**발췌문**
=-=-=-=-=
1. 원하는 컬럼만 추출 - key_id, drawing, word(label)
2. key_id int32형식으로 변환

---


# try 2 : tf.data의 AUTOTUNE, prefetch 기능 확인후 적용 시도

In [27]:
# # preprocess one csv file
# # Function to preprocess data and create a TensorFlow dataset
# def preprocess_data(file_path, columns_to_use, batch_size):
#     # Read CSV file with selected columns
#     df = pd.read_csv(file_path, usecols=columns_to_use)
    
#     # Convert 'object' columns to 'category' data type
#     for col in df.select_dtypes(include=['object']).columns:
#         df[col] = df[col].astype('category')
        
#     # Convert 'int64' columns to 'int32' data type
#     for col in df.select_dtypes(include=['int64']).columns:
#         df[col] = df[col].astype('int32')
    
#     # Convert DataFrame to TensorFlow dataset
#     dataset = tf.data.Dataset.from_tensor_slices(dict(df))
    
#     # Shuffle and batch the dataset
#     dataset = dataset.shuffle(buffer_size=10000).batch(batch_size)
    
#     # Prefetch and autotune for performance optimization
#     dataset = dataset.prefetch(tf.data.experimental.AUTOTUNE)
    
#     return dataset

In [28]:
# Function to preprocess data from multiple CSV files in a folder and create a TensorFlow dataset
def preprocess_data_from_folder(file_paths, columns_to_use, batch_size):
        # Initialize an empty list to store datasets for each CSV file
    datasets = []
    
    # Iterate over each CSV file
    for file_path in file_paths:
        # Read CSV file with selected columns
        df = pd.read_csv(file_path, usecols=columns_to_use)
        
        # Convert 'object' columns to 'category' data type
        for col in df.select_dtypes(include=['object']).columns:
            df[col] = df[col].astype('category')
=-=-=-=-=
**추출 자료**
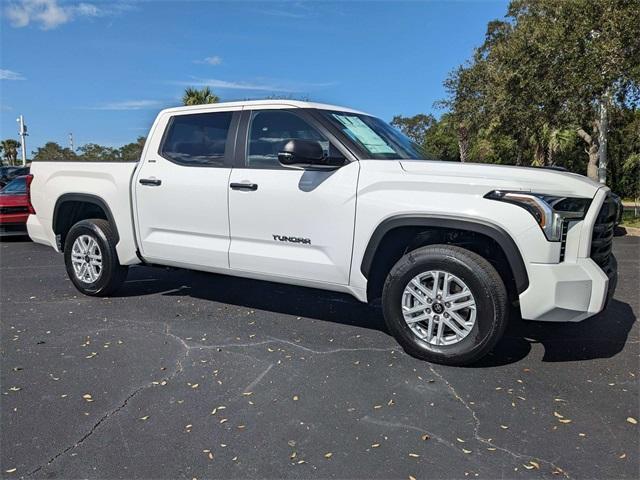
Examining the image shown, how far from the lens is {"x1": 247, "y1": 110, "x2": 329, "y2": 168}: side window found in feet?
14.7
=-=-=-=-=
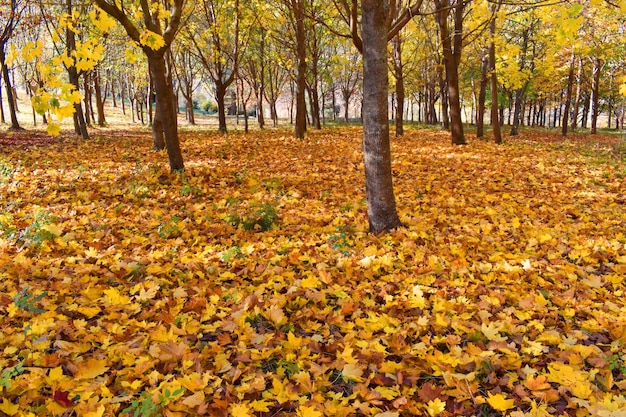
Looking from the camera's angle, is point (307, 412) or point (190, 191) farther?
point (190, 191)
=-=-=-=-=
**연습 문제**
1: 발췌문에 나오는 데이터 타입 이름을 빠짐없이 적어 주세요.
2: 발췌문을 보고 다음 질문에 답하세요.
(a) "try 2"에서 확인해 보고 적용하려는 tf.data 기능 두 가지는 무엇인가요?
(b) 주석 처리된 코드에서 데이터셋을 섞을 때 buffer_size 값은 얼마인가요?
(c) In [28]에서 정의하는 함수의 이름은 무엇인가요?
3: 발췌문의 코드가 끊긴 다음 줄부터 이어서 작성하세요.

**문제별 답**
1: int32, object, category, int64

2:
(a) AUTOTUNE과 prefetch
(b) 10000
(c) preprocess_data_from_folder

3:
            
        # Convert 'int64' columns to 'int32' data type
        for col in df.select_dtypes(include=['int64']).columns:
            df[col] = df[col].astype('int32')
        
        # Convert DataFrame to TensorFlow dataset
        dataset = tf.data.Dataset.from_tensor_slices(dict(df))
        
        # Append the dataset to the list
        datasets.append(dataset)
    
    # Concatenate datasets from all CSV files into one dataset
    combined_dataset = tf.data.experimental.sample_from_datasets(datasets)
    
    # Shuffle and batch the combined dataset
    combined_dataset = combined_dataset.shuffle(buffer_size=10000).batch(batch_size)
    
    # Prefetch and autotune for performance optimization
    combined_dataset = combined_dataset.prefetch(tf.data.experimental.AUTOTUNE)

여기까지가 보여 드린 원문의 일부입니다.